Discussing his own trajectory into “overnight stardom”, Jacobson reluctantly admits that Hollywood has taken a shining to him since he shot to fame as the port-a-loo plumber in 2006. In recent months he’s auditioned for a fistful of roles in the United States and received as many new scripts for consideration.

But not keen to dwell on his talent, this unassuming and effervescent man quickly redirects the conversation and reverts to the larrikin, a person for which he is famous.

“Anyone wanting to make a film of any kind and looking for a rubenesque actor that involves seeing the Australian countryside and travelling with really good people and meeting country folk, I’m available.

“But they’d better make it a really good time because that’s what I had last time, so my expectations are high”.

TAILOR-MADE

It’s little wonder that Jacobson’s benchmark has been raised, given that ‘Boots’ was a tailor-made role for him. Likewise, the brains at Instinct Entertainment – the production company behind the film and its predecessor Strange Bedfellows, also starring Hogan – created ‘Charlie’ specifically with Hogan in mind.

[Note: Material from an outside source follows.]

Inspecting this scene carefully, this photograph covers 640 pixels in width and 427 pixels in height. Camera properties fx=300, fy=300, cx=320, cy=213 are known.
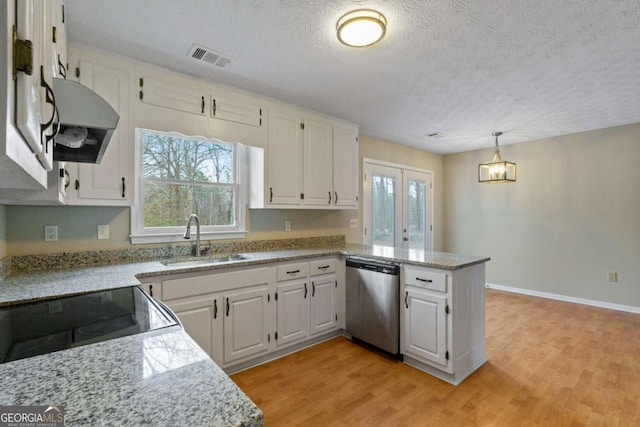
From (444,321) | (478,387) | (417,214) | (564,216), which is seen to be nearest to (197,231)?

“It was great knowing who we wanted in the roles because the script can be written with those actors in mind, which makes quite a difference [to the tone of the film],” Levine says.

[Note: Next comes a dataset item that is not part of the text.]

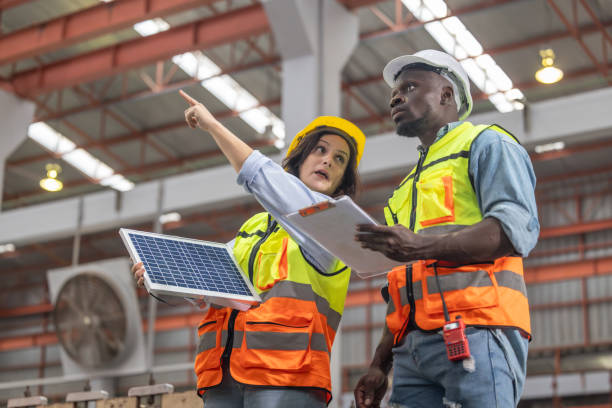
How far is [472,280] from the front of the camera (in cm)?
270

Paramount Pictures and Transmission Films offered their backing at the concept stage; there was a great showing of faith in the project from all involved.

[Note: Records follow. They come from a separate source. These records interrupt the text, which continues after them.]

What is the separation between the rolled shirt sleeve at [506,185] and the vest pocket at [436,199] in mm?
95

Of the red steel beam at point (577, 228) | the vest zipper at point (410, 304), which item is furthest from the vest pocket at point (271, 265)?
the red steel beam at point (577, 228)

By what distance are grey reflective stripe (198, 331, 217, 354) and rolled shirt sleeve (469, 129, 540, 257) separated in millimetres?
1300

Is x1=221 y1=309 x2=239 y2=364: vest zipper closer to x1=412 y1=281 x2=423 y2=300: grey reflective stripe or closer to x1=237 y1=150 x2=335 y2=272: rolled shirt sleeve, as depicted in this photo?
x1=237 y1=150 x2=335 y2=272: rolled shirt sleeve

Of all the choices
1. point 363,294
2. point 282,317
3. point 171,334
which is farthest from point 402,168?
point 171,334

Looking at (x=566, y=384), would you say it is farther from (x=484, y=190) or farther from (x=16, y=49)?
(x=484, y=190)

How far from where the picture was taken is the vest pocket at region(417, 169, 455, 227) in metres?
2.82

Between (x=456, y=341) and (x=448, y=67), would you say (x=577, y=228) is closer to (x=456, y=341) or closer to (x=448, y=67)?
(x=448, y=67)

“As with any film though, film financing and contracting and getting everything ready to meet your dates is always a challenge, this was no exception from that point of view,” says Levine.

Logistically, the journey proved challenging with approximately 75 crew members housed in 30 vehicles, which Levine likens to a “travelling circus”.

Despite the “sheer number of kilometres” they canvassed, working closely knit the group together and that feeling transpires through to the final cut.

Extreme weather also wreaked havoc for the group, who in Tamworth narrowly escaped emergency evacuation from floods, before battling the stifling, windless heat of Emerald, Queensland – where the rodeo sequence was filmed.

“So of course we decided to put Shane in black leather,” says producer David Redman.

Levine agrees: “That was challenging for Shane; his face was so red, he earned his money that day”.